**** EXTRACT PROVIDED

Chapter 2: Complexity

  • Two main components when considering what an algorithm will “cost”: time and memory (ongoing calculations take up space)
  • Exponential algorithms (2^n) are much more prohibitively expensive than quadratic algorithms (n^2)
  • Final Takeaways
    • I want to learn more about Big O notation – I recognize the term & idea, and feel it is the most vital content of the chapter 
    • I have a book in mind for December (Designing Data-Intensive Applications), but Big O would be a good topic for another month. Eventually, I’d like to be a software or systems engineer and obviously knowing more in this realm will be key!

Chapter 3: Strategy

  • merge algorithm O(n)
    • fixed number of operations
    • think 2 lists of fish, sorting alphabetically
  • power set algorithm O(2^n)
    • double the operations when input size increases by 1
    • power set = truth table
    • think fragrance combinations from a set of flowers
  • recursion
    • remember the base case
    • think palindrome or fibonacci function
    • recursion vs. iteration => it’s a trade-off
      • more expensive: recursion
      • faster speed: iteration
      • higher complexity: iteration
  • brute force (exhaustive search) O(n^2)
    • number of pairs in an interval increases quadratically as interval increases
    • think best trade: in one month, find the day where buying & selling nets the most profit. OR find the optimal buy/sell timeframe
  • backtracing
    • think 8 Queens Puzzle
    • use recursion… once you get a false value, rollback to the last true value and try again
    • “fail early, fail often”
  • heuristics
    • method that leads to a solution that is good enough
    • think chess (man vs. computer): after your first 4 moves, 288 billion possible positions, wow! find a move that is good enough.
    • Greed Approach
      • make best choice at each step, and don’t look back
      • think burglar filling a knapsack. No time to remove or consider items already in the knapsack
  • divide and conquer
    • look for optimal substructure and use recursion
  • memoization
    • think about knapsack… some calculations done repeatedly
    • store the result of the repeated calc
  • branch and bound
    • divide into subproblems
    • find upper & lower bounds of each subproblem
    • compare subproblem bounds w/ all branches
  • Final Takeaway
    • will be very helpful to return to this chapter when tackling a data-parsing problem

Chapter 4: Data

  • Abstract Data Types: how variables of a given data type are operated
    • stack – LI,FO
    • queue – FI,FO
    • list – more flexible than stack or queue; many available data operations
    • sorted list – fewer operators than list, but items always ordered
    • map – stores mappings with a key and value (kinda like a Hash?)

********
**** RECORDED INFORMATION

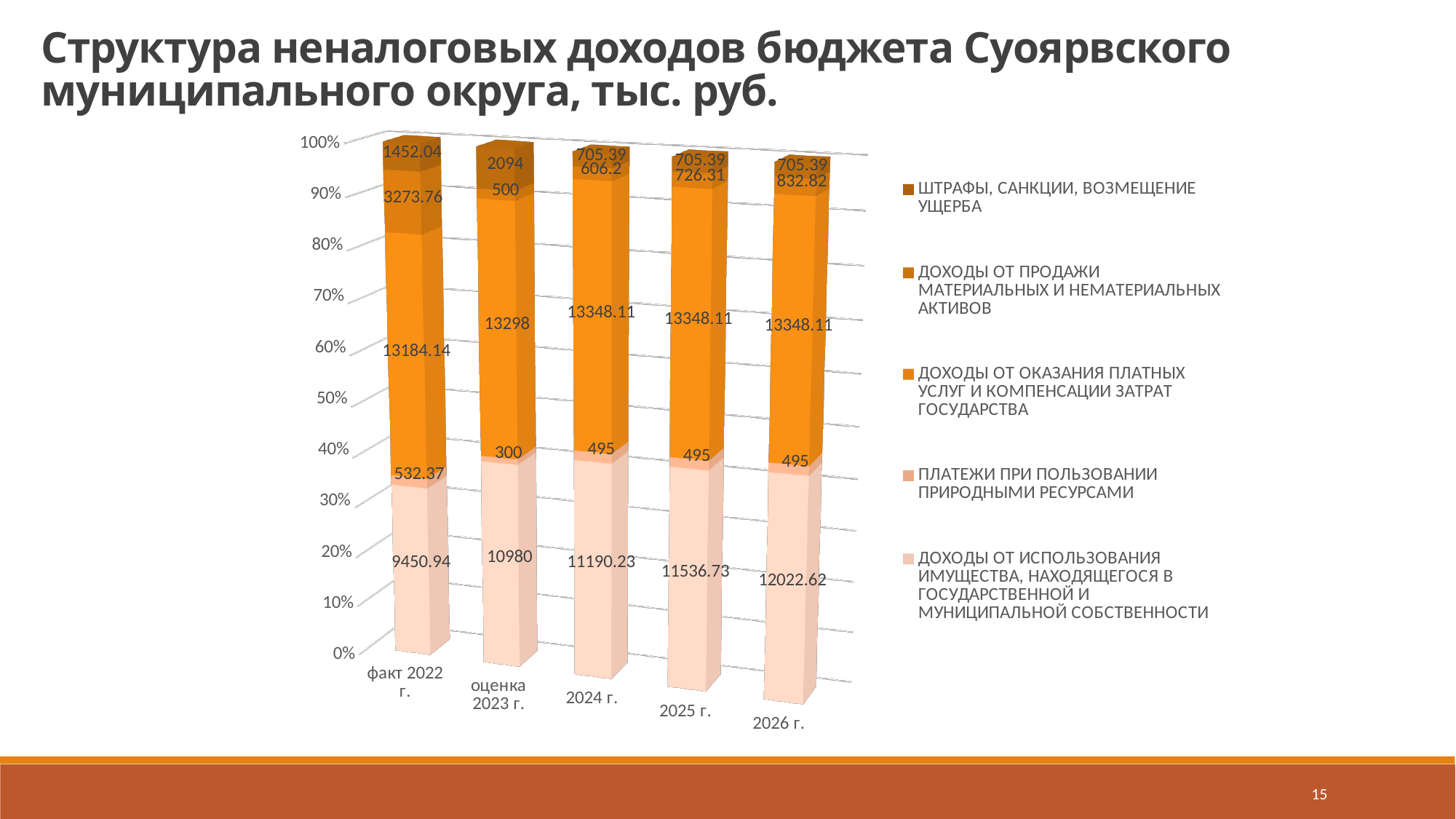
Does the value for ДОХОДЫ ОТ ИСПОЛЬЗОВАНИЯ ИМУЩЕСТВА rise or fall from факт 2022 г. to 2026 г.? rise What is the value for ДОХОДЫ ОТ ПРОДАЖИ МАТЕРИАЛЬНЫХ И НЕМАТЕРИАЛЬНЫХ АКТИВОВ in 2025 г.? 726.31 In which year is the value for ПЛАТЕЖИ ПРИ ПОЛЬЗОВАНИИ ПРИРОДНЫМИ РЕСУРСАМИ the lowest? оценка 2023 г. In which year is the value for ШТРАФЫ, САНКЦИИ, ВОЗМЕЩЕНИЕ УЩЕРБА the highest? оценка 2023 г. Which is larger: ДОХОДЫ ОТ ПРОДАЖИ МАТЕРИАЛЬНЫХ И НЕМАТЕРИАЛЬНЫХ АКТИВОВ in факт 2022 г. or in оценка 2023 г.? факт 2022 г. What is the value for ШТРАФЫ, САНКЦИИ, ВОЗМЕЩЕНИЕ УЩЕРБА in оценка 2023 г.? 2094 How many series does the legend list? 5 How many years (categories) are shown on the x axis? 5 What kind of chart is shown on the slide? 100% stacked bar chart What is the value for ДОХОДЫ ОТ ИСПОЛЬЗОВАНИЯ ИМУЩЕСТВА in факт 2022 г.? 9450.94 What is the difference between the ДОХОДЫ ОТ ИСПОЛЬЗОВАНИЯ ИМУЩЕСТВА values for 2026 г. and факт 2022 г.? 2571.68 What is the value for ПЛАТЕЖИ ПРИ ПОЛЬЗОВАНИИ ПРИРОДНЫМИ РЕСУРСАМИ in 2026 г.? 495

********

- _TASKS FOR THIS EXERCISE_:
1. Write out the part of the algorithm study notes between "Chapter 3: Strategy" and "set algorithm O(2^n)", inclusive.
2. Extend the algorithm study notes, picking up after their final line.

- _REPLIES_:
1.
Chapter 3: Strategy

  • merge algorithm O(n)
    • fixed number of operations
    • think 2 lists of fish, sorting alphabetically
  • power set algorithm O(2^n)

2.
    • set – unordered group of unique items
  • Structures: how variables/data organized & accessed
    • array – instant access, sequential memory space, but can be impractical with large data sets
    • linked list – each item has a pointer to memory location of next item
    • double linked list – each item has pointers in both directions
      • for either linked list… can not find specific nth item in list
    • array vs. list => it’s a trade-off
      • faster insert/delete: list
      • insert/delete at random points: list
      • random, unordered data access: array
      • extreme performance access: array
    • tree
      • think about traversing HTML
      • nodes & edges
      • root node – no parent
      • leaf node – no children
      • height – level of deepest node
    • binary search tree
      • at most, each node can have only 2 children
      • left node < parent, right node > parent
      • binary heap – tree where parent must be greater (or smaller) than both child nodes
    • graph – no child, parent, or root node! most flexible structure!
    • hash – each item is given a memory position; still needs a large chuck of memory set aside
  • Final Takeaway
    • How is a hash different from a map? I know one falls under how data is operated, and the other organized/accessed, but the definitions feel very similar.

Chapter 5: Algorithms

  • Most important, an efficient algorithm likely exists already to solve your issue!
  • Lots of sorting algos: Selection, Insertion, Merge, Quick
  • Searching: Sequential, Binary, or use a Hash!
  • Graphs: Depth First Search vs. Breath First Search => it’s a trade-off!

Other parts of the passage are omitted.